Chavez Regime Has Launched Autocratic Blitzkrieg: Analysis

Chavez Regime Has Launched Autocratic Blitzkrieg: Analysis

By Javier Corrales

For the past decade, analysts have debated whether the administration of Venezuelan president Hugo Chávez is democratic. This debate now seems settled.

Over the past five months, the Chávez administration has launched an autocratic blitzkrieg of a sort not seen in Latin America since the era of military juntas ended a generation ago. After obtaining a 55 percent victory in a February referendum to eliminate term limits, Chávez and his associates have set about dispensing with every potential political challenge of consequence in Venezuela.

Opposition leaders who won regional elections in December have been denied funding to run their governments or pushed into self-exile-to avoid arrest under selectively applied corruption laws. Other leaders have been jailed. The government has begun to ban books from libraries. With the help of the military, it has also accelerated the arbitrary nationalization of private assets. Chávez has repressed independent student groups, and is attempting to shut down Globovisión, the most critical television news channel left in the country.

In effect, Chávez has managed to convert a frail but nonetheless pluralistic democracy into an authoritarian regime. His autocratic impulses were evident when he took power a decade ago, but since the February referendum, he has crossed a crucial line. While it is true that certain freedoms and electoral contests survive-in part because Chávez still manages to win elections-the system of checks and balances has become inoperative.

Government negotiations with opposition forces are nonexistent; the judiciary rarely restrains government actions; state employees are forced to act as campaign props and vote for the government; electoral authorities disregard the law; and the ruling party is allowed to make use of state resources that are systematically denied to the opposition.

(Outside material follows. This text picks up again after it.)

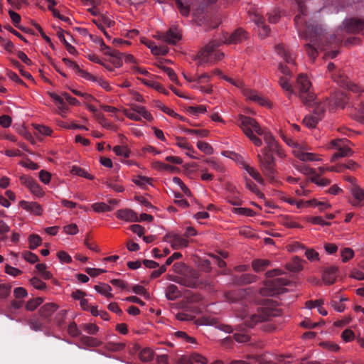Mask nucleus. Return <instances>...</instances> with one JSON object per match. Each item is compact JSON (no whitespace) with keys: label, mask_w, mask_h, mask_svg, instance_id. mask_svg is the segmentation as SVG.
<instances>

These are all the practices of a garden-variety electoral autocracy. But the Venezuelan regime goes farther, relying on a strategy seen only in a small subset of authoritarian states: the promotion of disorder.

Whereas many authoritarian regimes-such as those in China, Saudi Arabia or Singapore-seek political legitimacy by attempting to deliver at least the appearance of order, Chavismo advances its objectives by enabling chaos. This produces discontent, but it also discourages collective action against the state.

The government does nothing to stop rising crime rates or arbitrary decisions of the bureaucracy. Consequently, ordinary citizens live in fear of random violence, regime opponents live in fear of targeted assaults by state-sanctioned thugs, and business leaders live in fear of attacks by government-sponsored labor groups.

In addition to this intimidation through third parties, the regime makes use of the traditional powers of the state, wielding the law like a cudgel. The government enacts draconian legislation on matters including corruption, tax evasion, media content, foreign-exchange access, productivity standards, and campaign finance.

It then applies them almost exclusively to non-Chavista forces: the privately owned media, major businesses, landowners, civil society groups, and opposition politicians. Chávez is thus modernizing an autocratic motto made famous by a Latin American dictator from the early 20th century: "For my friends, everything, for my enemies, the law."

In the West, "autocratic rule" evokes the notion of political order imposed by state coercion. Chávez's brand of autocracy rests on neither. It rests instead on what one could call "piracracy," whereby the state has become the country's preeminent pirate. Like vessels in the Atlantic until the 19th century, Venezuela's civil society and political actors never feel safe from state-supplied or state-condoned piracy. Life, liberty, and property are threatened by crime, thugs, and bureaucratic arbitrariness.

On May 10, Chávez declared on national television that in Venezuela, "there is no private land." This blanket denial of property rights, which contradicts the constitution, is an emblem of the regime's hearty embrace of arbitrary rule. Chávez made the statement in defense of a bill, currently under discussion in the National Assembly, that would grant the state the right to seize any property deemed by the executive branch to be of "public utility and social interest." The legislation, so vaguely worded that it gives total discretion to the government, is only the latest example of codified caprice in Venezuela.

Chávez currently faces the worst economic crisis since 2003, with the state-run oil sector's productivity collapsing even as crude prices suffer amid the global downturn. But predictions that such problems would weaken the regime have proven inaccurate. Chávez's power has never rested exclusively on his massive fiscal outlays. It has also depended on the promotion of disorder, both on the streets and in the law.

And as resources grow scarce, political loyalty and personal connections to the leadership-the only guarantees of security under resource dependent regimes like Venezuela, as well as Russia and Iran-will likely become far more valuable than oil.

Javier Corrales is an associate professor of political science at Amherst College. This article is adapted from a longer essay that will appear in "Undermining Democracy: 21st Century Authoritarians," a special report to be released on June 4 by Freedom House, Radio Free Europe/Radio Liberty and Radio Free Asia.